Copy the lines below word for word, without the pictures.
* * *
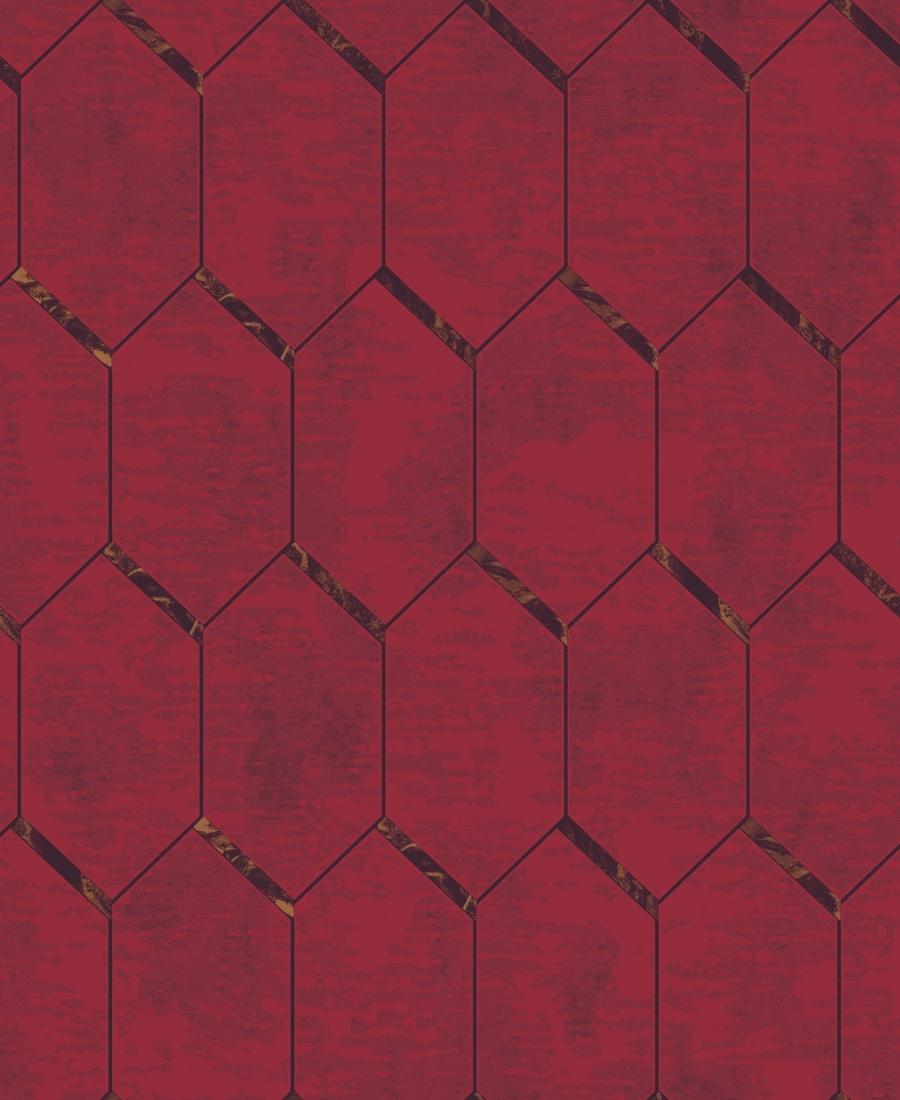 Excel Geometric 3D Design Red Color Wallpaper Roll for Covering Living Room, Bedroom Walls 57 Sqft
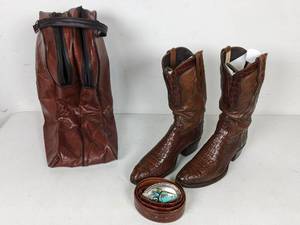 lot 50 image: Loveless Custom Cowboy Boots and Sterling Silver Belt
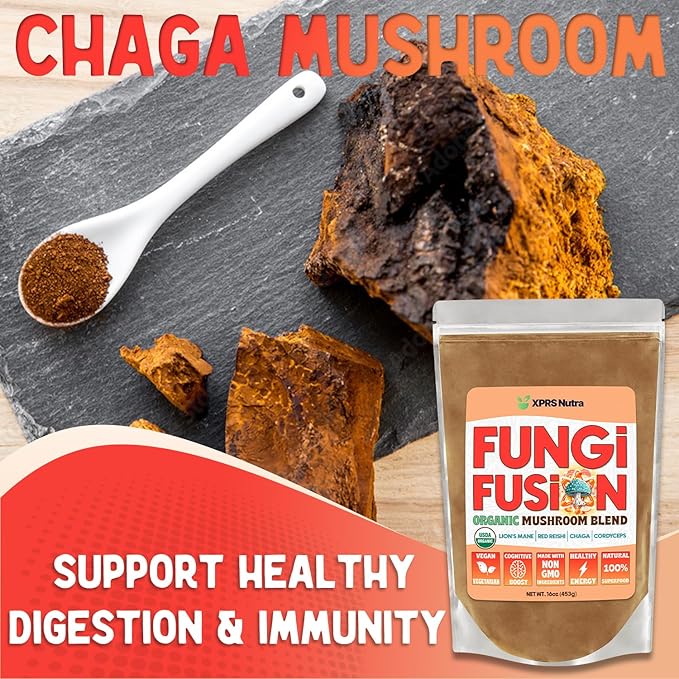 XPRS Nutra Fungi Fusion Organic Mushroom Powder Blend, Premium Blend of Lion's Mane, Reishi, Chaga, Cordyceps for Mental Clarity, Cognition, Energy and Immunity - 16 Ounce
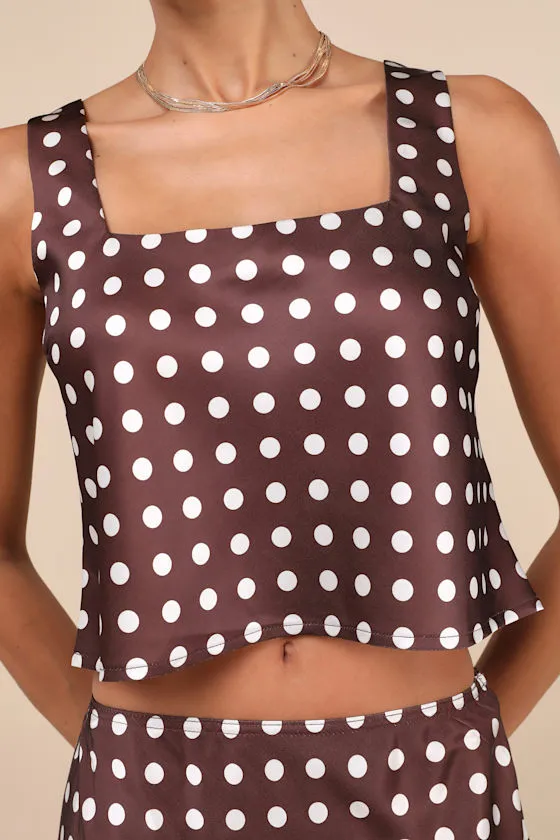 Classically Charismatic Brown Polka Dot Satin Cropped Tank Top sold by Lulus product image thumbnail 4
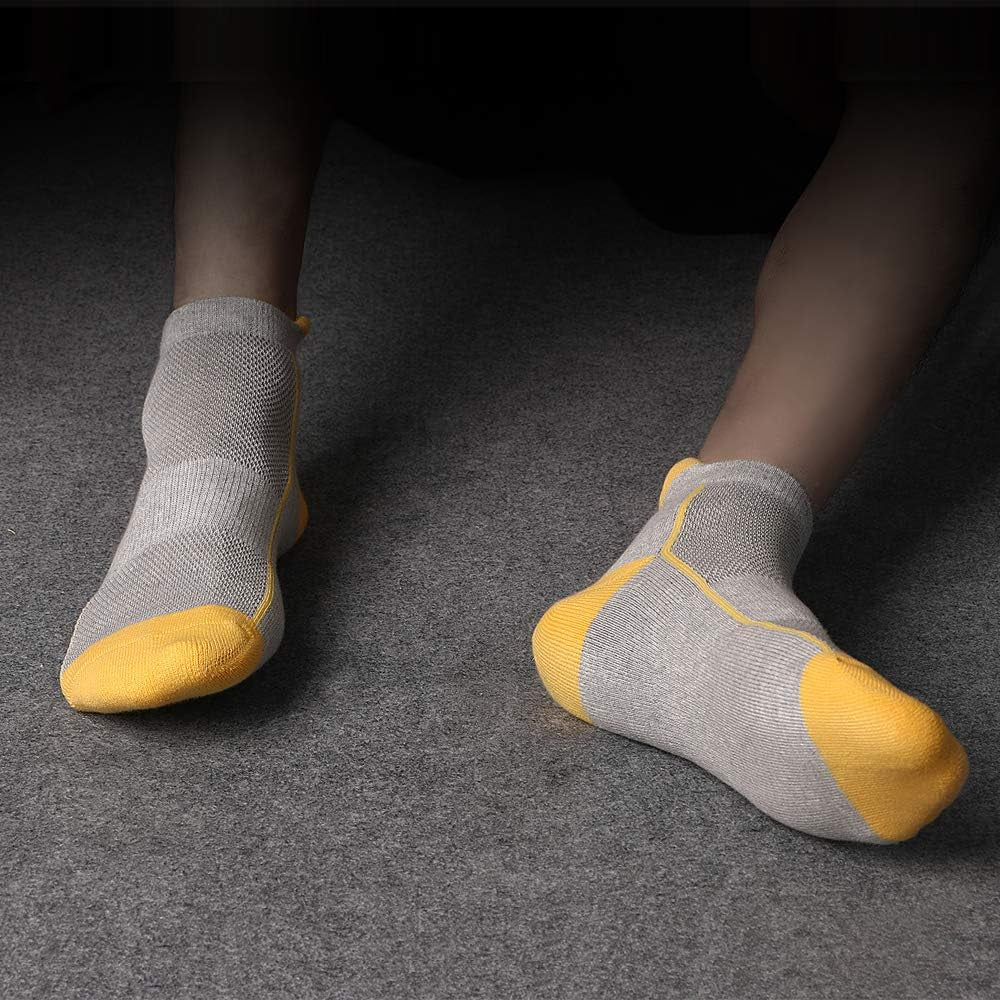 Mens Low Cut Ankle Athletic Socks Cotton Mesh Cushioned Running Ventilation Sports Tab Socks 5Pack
* * *
FINISHED TASK
 Excel Geometric 3D Design Red Color Wallpaper Roll for Covering Living Room, Bedroom Walls 57 Sqft
 lot 50 image: Loveless Custom Cowboy Boots and Sterling Silver Belt
 XPRS Nutra Fungi Fusion Organic Mushroom Powder Blend, Premium Blend of Lion's Mane, Reishi, Chaga, Cordyceps for Mental Clarity, Cognition, Energy and Immunity - 16 Ounce
 Classically Charismatic Brown Polka Dot Satin Cropped Tank Top sold by Lulus product image thumbnail 4
 Mens Low Cut Ankle Athletic Socks Cotton Mesh Cushioned Running Ventilation Sports Tab Socks 5Pack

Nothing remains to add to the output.